Das schwarze Loch Demenz
Es fängt wie eine Liebesgeschichte an. Janek, der gut schwimmt und mit seinem Opa sogar für Wettkämpfe den Delphinstil trainiert, aber grottenschlecht in Englisch ist, lernt Anna kennen, die neu ist in der Klasse, prima Englisch kann und malt. Und es wird mit dem üblich holprigen Anlauf auch eine, wenn auch altersbedingt kleine Liebesgeschichte. Janek und Anna sind grad mal zwölf und fürs Erste wohl, wenn der Vorhang fällt, beste Freunde.

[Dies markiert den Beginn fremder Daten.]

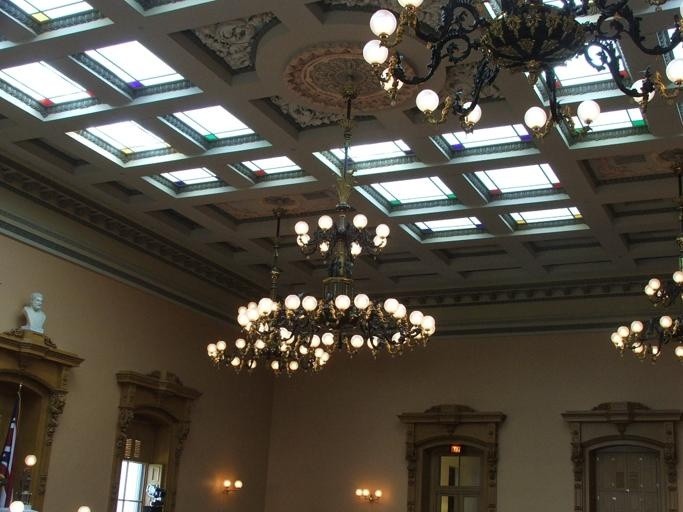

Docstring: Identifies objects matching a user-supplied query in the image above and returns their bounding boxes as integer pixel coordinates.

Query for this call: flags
[0,390,21,508]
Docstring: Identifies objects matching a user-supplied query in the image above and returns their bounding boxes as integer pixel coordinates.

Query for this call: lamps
[365,1,683,142]
[222,479,243,495]
[610,147,683,364]
[355,488,382,505]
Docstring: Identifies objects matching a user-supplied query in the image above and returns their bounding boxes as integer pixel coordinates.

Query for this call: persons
[17,291,47,336]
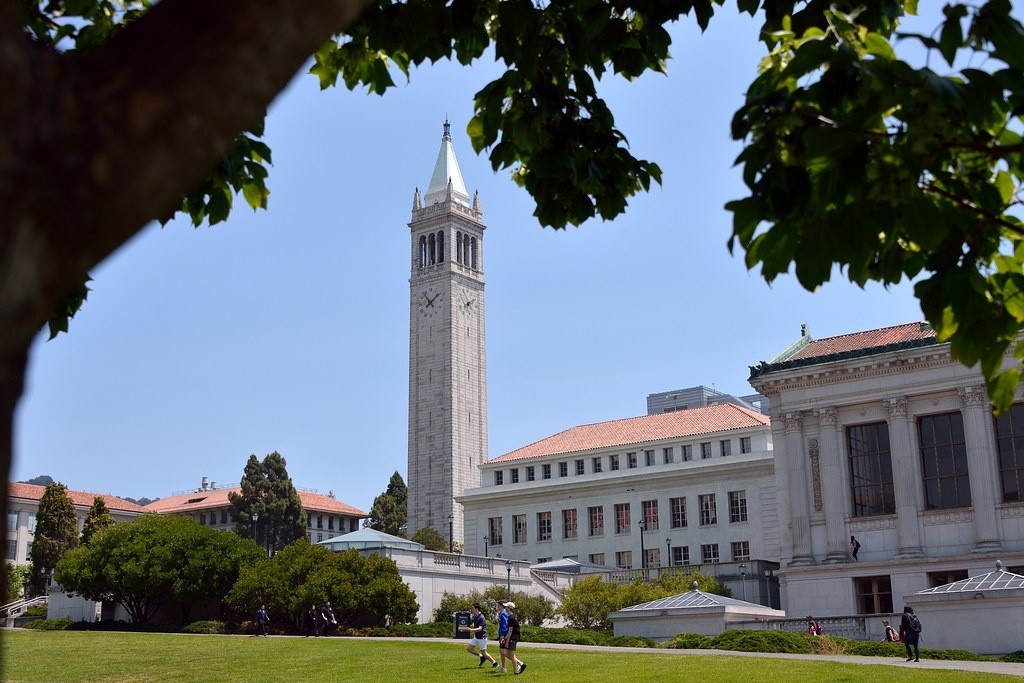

Janek lebt bei seiner überarbeiteten Mutter, den von ihr geschiedenen Vater sieht er kaum. In das Zentrum von Petra Wüllenwebers Drei-Personen-Stück »Am Horizont«, das nun in einer Produktion der Theaters Skyline im Kellertheater zu sehen ist, rückt freilich bald Janeks Verhältnis zu seinem geliebten Großvater, der sogar schon bei den Olympischen Spielen mitgemacht hat. Was er bei Opa zunächst für kleine sympathische Aussetzer hält, erweist sich schnell als frühe Stufe der Alzheimer-Krankheit und nimmt bald bedrohlichere Formen an. »Ein schwarzes Loch«, das immer größer werde und immer mehr verschlinge, gesteht er eines Tages Janek sein Leiden. Die Autorin schickt den Enkel auf eine harte Reise und zeichnet dabei die Stadien und Symptome der Demenz nach, ohne ihr junges Publikum überzustrapazieren. Indem sie Janek über alle Hürden des Verlustes und der Loslösung hinweg Anna als Freundin gewinnen lässt, hält sie ihr Stück fern von jeder Beschönigung in emotionaler Balance.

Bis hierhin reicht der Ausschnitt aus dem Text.